New Zealand and Australia
Because of our relative sizes, Australia will always be more important to New Zealand than we are to it. Yes, we are strategically significant to them, and a small market for their goods; amongst that rich smorgasbord of Australian migrants, we provide their best-educated; sometimes we can even be a serious challenge on the sports field. But apart from that, most Australians scarcely give New Zealand a second thought. Yet, they have always been vital to us; a source of our immigrants in earlier times, until our economy began to sour in the 1960s. They have links to the wider world that we can only dream about. They are net energy exporters, while we depend on imported energy. Australia has ridden the mineral export boom since World War Two so successfully that it is a factor in their superior standard of living.

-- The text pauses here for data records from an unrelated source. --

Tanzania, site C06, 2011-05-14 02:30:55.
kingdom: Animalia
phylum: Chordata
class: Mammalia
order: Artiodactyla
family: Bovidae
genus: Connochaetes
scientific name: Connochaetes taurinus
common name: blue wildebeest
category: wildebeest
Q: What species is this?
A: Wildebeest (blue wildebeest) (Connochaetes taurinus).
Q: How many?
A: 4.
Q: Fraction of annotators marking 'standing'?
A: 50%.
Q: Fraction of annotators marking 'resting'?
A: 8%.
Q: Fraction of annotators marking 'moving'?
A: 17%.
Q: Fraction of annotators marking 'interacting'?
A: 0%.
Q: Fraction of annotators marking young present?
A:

But Kiwis deceive themselves if they think that Australia's greater prosperity is due to luck. Successive Aussie governments have adopted policy settings likely to produce better and more consistent economic outcomes than ours. For the most part their politicians understand that maximising growth via the market does more for ordinary folks' living standards than any amount of political tinkering, regulating, subsidizing or social work. We've occasionally had politicians of talent; Australia has had grown ups at the helm for most of the last half century. It shows. In the early years of the twentieth century New Zealand's standard of living was higher than Australia's. Our currency was worth more. It's only relatively recently that we started to slip behind. The migration of New Zealand skills to Australia picked up in the late 1970s as Robert Muldoon's economic controls and regulations, coupled with a bloated exchange rate, slowed our growth. Workers' real incomes fell. It was Kiwi muddle, not Australian luck that let them pull ahead. Yet the seesaw tipped again with New Zealand's bolder economic reforms of the 1980s. They didn't guarantee Kiwi superiority, but they gave us a fighting chance, so long as we didn't get the stitch. For a decade New Zealand had one of the fastest-growing economies in the OECD, slightly better than Australia's.
Since 2000 New Zealand started to lose ground rapidly. High export commodity prices kept things buoyant for a time, but the Labour Government's student agendas have taken the shine off the economy. Pushing up the top rate of income tax in 2000 was meant to affect only 4% of taxpayers; it now impinges on 12%. In 2001 the government repealed the Employment Contracts Act 1991, and reintroduced national awards and other old-style labour practices. Holidays at the employers' expense have been expanded, and sick leave is now being abused. The Resource Management Act's complex planning requirements have not been simplified, while the Kyoto Protocol was embraced with insufficient thought. Most sinister of all has been Labour's rush to re-regulate several key sectors of the economy, especially telecommunications and electricity. Confiscation without payment of the privately-owned Telecom NZ's bundled phone wires passes a frightening message to any would-be overseas investor. Not surprisingly, New Zealand's superior economic performance is past history. Another 8,000 more bureaucrats since 1999 are testament to this ministry's long discredited obsession with the belief that governments can do more for people than they can do for themselves.
I was recently in Australia for ten days. There are faint signs the Australian economy is slowing. They are staring at 3% growth this year and 10% over three years. We will be lucky to get 1% this year after a couple of contracting quarters, and it will require divine intervention to reach Michael Cullen's forecast 7% over three years.
So the gap in living standards that was about 20% in Australia's favour in 1999 is now 33%, and will soon top 40%. Instead of being Australia's rich friend, New Zealand has become its poor country cousin. Our brightest are choosing one-way tickets to Australia. Does it matter? Not as much as it once did. Our economies since NAFTA in 1965 and CER in 1983 have entwined themselves to an extraordinary extent. Individual Kiwis with spare cash now invest in Australia. Some Australians take advantage of our lower wage structure to manufacture here, creating jobs. Our best performing companies have either placed a foot in Australia or have some Aussie liaison. Banking has developed a high degree of symbiosis. Such deals, however, keep being negotiated from a position of New Zealand weakness.
Far from leading the closer relationship, Helen Clark's Labour government bobs along behind like a cork in search of a safe haven. Treasurer Michael Cullen invites those who think New Zealand can do better to emigrate. Which too many talents have been doing for too long. The internationalist Labour Prime Minister Peter Fraser's brave new New Zealand of the 1930s is becoming an irrelevant Australian off-shore appendage in the hands of smug people who have the nerve to claim they are his political descendants.